Meine undankbaren Eltern

Mein höchstes Gebot, welches ich nie zu missachten wagen würde, ist die Höflichkeit. Schon immer handelte ich nach dieser von mir selbst auferlegten Weisung, ich beherrschte schon als Bébé jede Anstandsregel und war der tugendhafteste Embryo, den es je gegeben hat.

Als meine Geburt kurz bevorstand, realisierte ich mit Schrecken, dass zu jedem Besuch bei geehrten Gastgebenden ein angemessenes Mitbringsel zu überreichen ist. Fieberhaft überlegte ich, welche Gabe Freude auslösen und meine Dankbarkeit zum Ausdruck bringen würde. Meine Mittel waren beschränkt, ich hauste zu dieser Zeit in einem engen Einzimmerbauch, der, obwohl er über keine Fenster verfügte, in Sachen der Gemütlichkeit nicht überboten werden konnte. Ich schaute mich um, dachte nach und stellte fest, dass es kein Geschäft in der Nähe gab, in welchem ich mir eine Kleinigkeit hätte beschaffen können. In der Not entschied ich mich für meine heiss geliebte Plazenta, die ich nur ungerne hergab, aber die Vorstellung, unhöflich zu sein, liess mich noch mehr erschaudern.

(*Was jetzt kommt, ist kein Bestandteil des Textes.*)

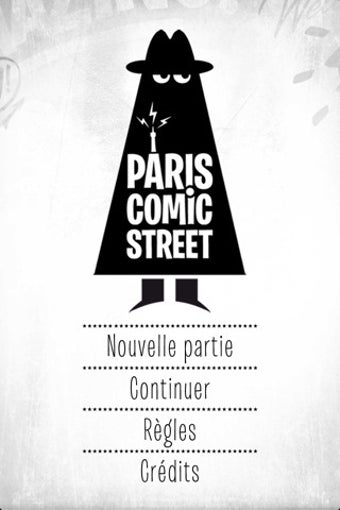 Image 0 for Paris Comic Street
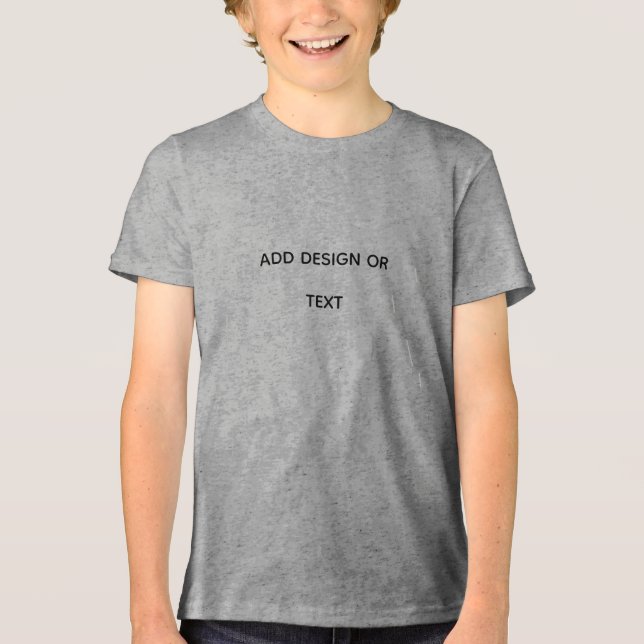 Camiseta Crie o Seu Próprio simples (Frente)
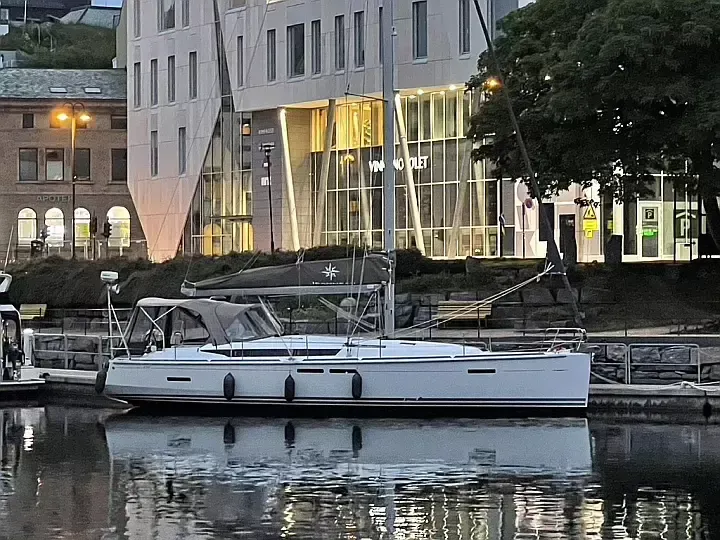 Jeanneau Sun Odyssey 439 | Petrine 2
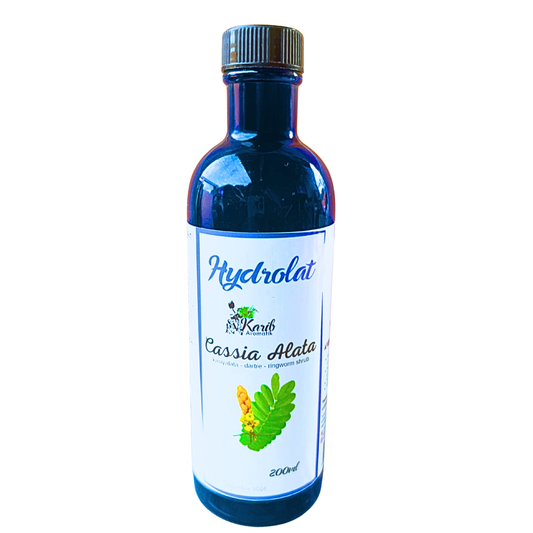 🌿 Hydrolat Cassia Alata (Senna alata)
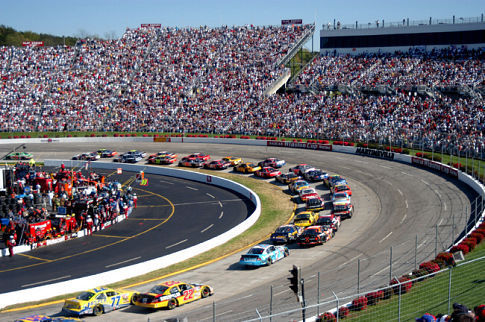 NASCAR 3D: The IMAX Experience 85572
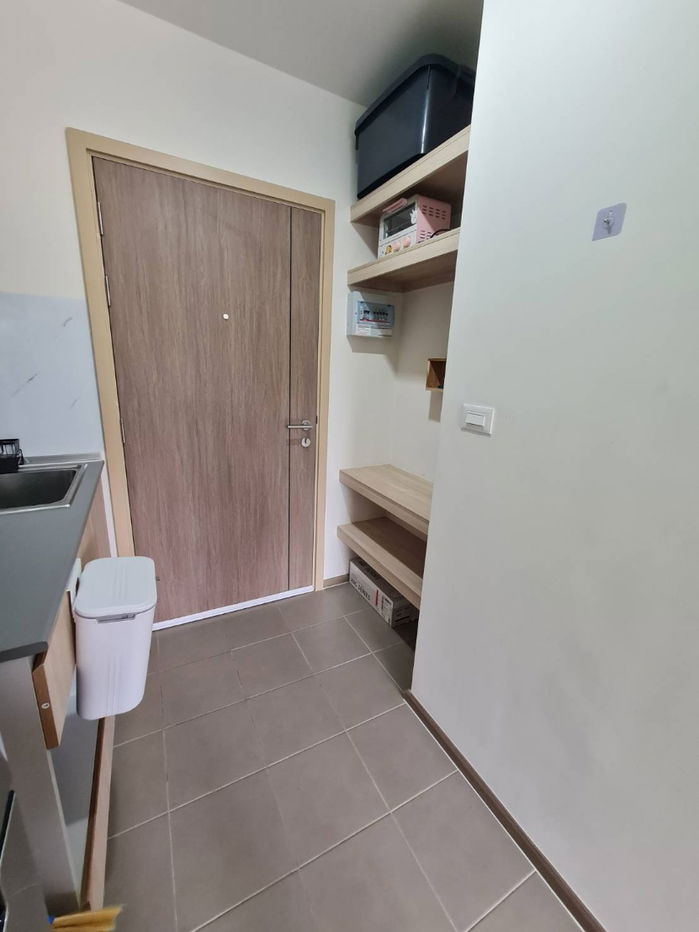 รูป คอนโดทำเลทองหัวหิน ใกล้ทะเล! พร้อมเข้าอยู่ / ราคาโดนใจ - รูปที่ 11/23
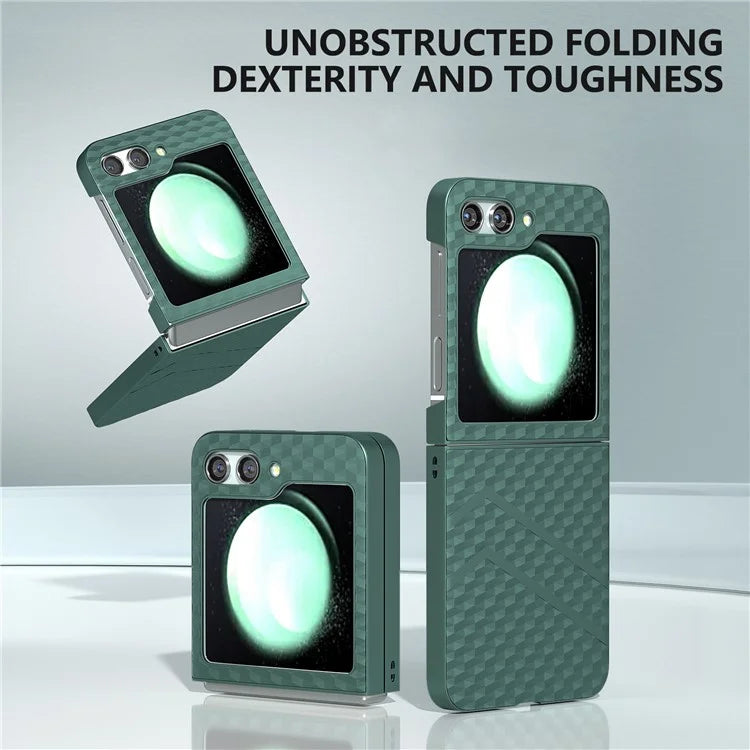 For Samsung Galaxy Z Flip5 5G Slim Case Matte Texture Hard PC Phone Case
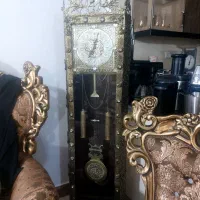 ساعت برنز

So kam es, dass ich in der Nacht von Oktober auf November das Licht der Welt erblickte und mit einer Abschiedsträne im Auge meine Plazenta, die ich mehr achtete als mich selbst, in grosser Ehrfurcht meinen Eltern überreichte. Diese wussten meine Gabe allerdings nicht zu schätzen. Sie würdigten das Geschenk kaum und richteten ihre ganze Aufmerksamkeit nur auf mich.

Der Höhepunkt meiner Enttäuschung wurde erreicht, als meine Eltern das Mitbringsel einige Tage später im Wald begruben. Nie wieder verschenke ich eine Plazenta.